Mortensen’s redemption and tales of Yale

Does anyone remember a BYU quarterback named Todd Mortensen?

In the summer of 2004, an emotional Mortensen told then Cougars’ coach Gary Crowton and his teammates that he was transferring to the University of San Diego to play his senior year for the Division I-AA Toreros under new head coach Jim Harbaugh. The Tempe, Ariz., native was a back up for three years, played in 14 games and completed 27 passes for 217 yards, one touchdown and four interceptions.

“Todd really wasn’t looking to leave,” his wife Lori told BYU’s student newspaper in ’04. “This just turned out to be a custom-made opportunity for us. You can imagine how difficult this was, but he just wants the opportunity to play on Saturdays.”

Thus ended the hopes and dreams of another Cougar quarterback, right?

BYU fans might be interested to know what became of Mortensen, a straight-A student, recipient of the prestigious Gordon B. Hinckley Scholarship and accomplished pianist and composer. (Mortensen also served an LDS mission to Caracas, Venezuela.)

In a Sept. 11 article published by the San Francisco Chronicle, reporter Eric Branch details how Mortensen, “after one season with Harbaugh, sailed from the scrap heap onto the NFL radar.” He eventually signed free-agent contracts with the Detroit Lions and New England Patriots and later had stints in NFL Europe and the Canadian Football League.

Mortensen always knew he had the talent and grit to play quarterback at a high level.

“I felt like I had a lot of ability and a lot to contribute,” Mortensen told Branch. “But it just felt like the system and the way things were going, it just wasn’t clicking.”

The article goes on to talk about how Harbaugh tapped into Mortensen’s intelligence to find success and now hopes to do the same with San Francisco 49ers QB Alex Smith.

Toone’s take: I offer major kudos to Mortensen for having the courage to leave BYU and chase his dream. Perhaps we could learn a lot from this inspirational story. Too often people want to do more with their lives, but are afraid or unwilling to leave their comfort zone, routine, current miserable job, etc. More of us could be like Mortensen and take a leap of faith once in a while. Perhaps we are more capable of greatness than we realize. 

The Mormon Bulldog

There was another great story about a Mormon football player in the Sept. 14 edition of the Yale Daily News. The article, written by Max de La Bruyere, features the unique story of Austin Pulsipher, a returned missionary and the only married player on the Yale football team.

Pulsipher, 23, is a 6-foot-2, 230-pound defensive end from Temecula, Calif. According to the senior’s bio, his father Allen played football at BYU and his uncle, Daniel Pulsipher, was a kicker at Utah. His brother, Andrew, is a quarterback at BYU this fall.

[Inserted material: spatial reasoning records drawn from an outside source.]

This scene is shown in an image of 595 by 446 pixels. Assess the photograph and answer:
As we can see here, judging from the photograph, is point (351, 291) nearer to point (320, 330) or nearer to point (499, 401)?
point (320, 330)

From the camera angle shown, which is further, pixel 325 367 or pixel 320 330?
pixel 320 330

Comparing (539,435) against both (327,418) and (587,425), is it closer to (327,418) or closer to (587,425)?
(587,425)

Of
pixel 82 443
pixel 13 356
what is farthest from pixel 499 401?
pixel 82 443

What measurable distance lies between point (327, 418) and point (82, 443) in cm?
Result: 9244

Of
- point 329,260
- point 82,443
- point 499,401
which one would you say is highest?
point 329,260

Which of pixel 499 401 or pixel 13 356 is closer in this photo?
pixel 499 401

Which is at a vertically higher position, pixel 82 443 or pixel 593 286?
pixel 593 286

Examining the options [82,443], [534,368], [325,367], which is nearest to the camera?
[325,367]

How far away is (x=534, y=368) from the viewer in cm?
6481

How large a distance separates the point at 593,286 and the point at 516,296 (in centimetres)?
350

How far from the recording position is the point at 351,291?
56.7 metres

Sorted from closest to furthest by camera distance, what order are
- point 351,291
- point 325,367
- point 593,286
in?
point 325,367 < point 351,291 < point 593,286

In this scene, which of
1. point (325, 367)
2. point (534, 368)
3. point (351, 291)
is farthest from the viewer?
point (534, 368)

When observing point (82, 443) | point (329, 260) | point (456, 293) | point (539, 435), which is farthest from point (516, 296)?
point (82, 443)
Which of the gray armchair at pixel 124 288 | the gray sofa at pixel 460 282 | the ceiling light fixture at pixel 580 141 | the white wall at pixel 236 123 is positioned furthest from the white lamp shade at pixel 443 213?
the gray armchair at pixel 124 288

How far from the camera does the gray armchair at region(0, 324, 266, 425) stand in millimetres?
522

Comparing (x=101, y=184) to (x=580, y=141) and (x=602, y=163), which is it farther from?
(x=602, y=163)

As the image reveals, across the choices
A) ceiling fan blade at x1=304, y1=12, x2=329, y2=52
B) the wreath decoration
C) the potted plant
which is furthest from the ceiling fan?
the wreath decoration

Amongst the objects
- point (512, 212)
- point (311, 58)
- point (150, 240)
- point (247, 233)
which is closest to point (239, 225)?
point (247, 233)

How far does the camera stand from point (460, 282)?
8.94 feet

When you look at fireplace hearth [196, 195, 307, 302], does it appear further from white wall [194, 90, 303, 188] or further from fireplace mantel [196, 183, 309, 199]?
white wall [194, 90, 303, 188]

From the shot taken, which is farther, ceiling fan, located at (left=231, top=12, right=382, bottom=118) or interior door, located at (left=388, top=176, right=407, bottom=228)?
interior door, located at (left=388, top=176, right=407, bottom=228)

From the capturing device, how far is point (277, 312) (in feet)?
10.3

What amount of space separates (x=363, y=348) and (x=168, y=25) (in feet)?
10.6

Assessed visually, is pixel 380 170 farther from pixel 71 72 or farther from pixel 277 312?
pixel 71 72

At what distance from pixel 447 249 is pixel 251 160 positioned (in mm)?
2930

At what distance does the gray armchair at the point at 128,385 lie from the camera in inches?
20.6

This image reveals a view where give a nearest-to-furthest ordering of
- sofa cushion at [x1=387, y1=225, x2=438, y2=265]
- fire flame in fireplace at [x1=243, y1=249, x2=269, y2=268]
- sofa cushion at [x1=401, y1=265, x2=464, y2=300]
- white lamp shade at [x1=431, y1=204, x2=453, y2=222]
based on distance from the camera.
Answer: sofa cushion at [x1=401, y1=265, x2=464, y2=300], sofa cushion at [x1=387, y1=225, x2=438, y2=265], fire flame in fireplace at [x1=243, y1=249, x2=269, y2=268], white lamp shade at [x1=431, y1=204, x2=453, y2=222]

The article tells about Pulispher’s mission to Taiwan and learning the Chinese language, the events leading up to his marriage to Laura Clayton, and how he balances his life with college football. Aside from good-natured comments, Pulsipher says his religion isn’t an issue with teammates. La Bruyere writes Pulsipher is “an exception among college football players, who are often known for drinking and partying, because, according to his Mormon beliefs, he avoids alcohol, caffeine and tobacco. But he said he has never felt limited by those religious restrictions.”

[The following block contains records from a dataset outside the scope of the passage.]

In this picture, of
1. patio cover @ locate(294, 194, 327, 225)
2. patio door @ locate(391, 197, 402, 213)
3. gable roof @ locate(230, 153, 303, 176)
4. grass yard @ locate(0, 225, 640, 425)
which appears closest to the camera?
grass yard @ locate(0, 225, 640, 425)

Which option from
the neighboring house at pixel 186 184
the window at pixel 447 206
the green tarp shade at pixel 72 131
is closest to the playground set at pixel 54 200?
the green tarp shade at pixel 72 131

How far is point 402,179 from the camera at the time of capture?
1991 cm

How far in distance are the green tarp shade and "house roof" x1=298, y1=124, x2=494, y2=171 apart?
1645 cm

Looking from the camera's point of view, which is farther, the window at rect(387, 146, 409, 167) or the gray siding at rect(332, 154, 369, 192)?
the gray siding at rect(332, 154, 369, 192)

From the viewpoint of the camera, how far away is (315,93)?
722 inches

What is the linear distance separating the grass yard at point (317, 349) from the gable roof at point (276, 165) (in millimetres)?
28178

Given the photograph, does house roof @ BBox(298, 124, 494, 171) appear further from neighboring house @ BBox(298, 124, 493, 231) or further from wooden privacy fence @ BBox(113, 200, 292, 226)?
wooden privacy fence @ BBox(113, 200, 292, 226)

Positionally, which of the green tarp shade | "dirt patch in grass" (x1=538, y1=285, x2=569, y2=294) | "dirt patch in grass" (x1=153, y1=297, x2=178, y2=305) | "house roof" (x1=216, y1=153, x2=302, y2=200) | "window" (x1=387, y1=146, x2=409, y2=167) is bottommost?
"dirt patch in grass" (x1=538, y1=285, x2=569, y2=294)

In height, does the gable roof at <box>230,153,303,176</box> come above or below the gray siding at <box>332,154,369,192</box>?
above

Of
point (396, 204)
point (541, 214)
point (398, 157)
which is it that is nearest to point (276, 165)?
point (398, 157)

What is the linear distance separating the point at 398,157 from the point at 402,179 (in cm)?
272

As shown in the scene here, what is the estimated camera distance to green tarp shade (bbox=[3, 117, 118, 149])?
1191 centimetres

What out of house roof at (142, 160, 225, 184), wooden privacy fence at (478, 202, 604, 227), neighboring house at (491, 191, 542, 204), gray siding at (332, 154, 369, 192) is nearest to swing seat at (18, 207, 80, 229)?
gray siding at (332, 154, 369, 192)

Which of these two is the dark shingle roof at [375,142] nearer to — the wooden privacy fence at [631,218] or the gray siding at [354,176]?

“It just means I have to be more creative with my weekend nights,” Pulsipher said.

Pulsipher and the Bulldogs open their season Saturday, Sept. 17, against Georgetown.




One comment

  1. thanks to trent for the great stories on individual players…since Brandon Doman’s experience, (nearly 3 yrs. on bench before turning around Y Football team as qb), I have wondered as more “hyped” players play not all that well, (reference Brett Engemann starting ahead of Doman), while really good players languish on the bench, and now we may be seeing that with current Y team as Heeps starts but does not show real courage or leadership, while Lark seems to have no chance of starting, and may be better at leading the team.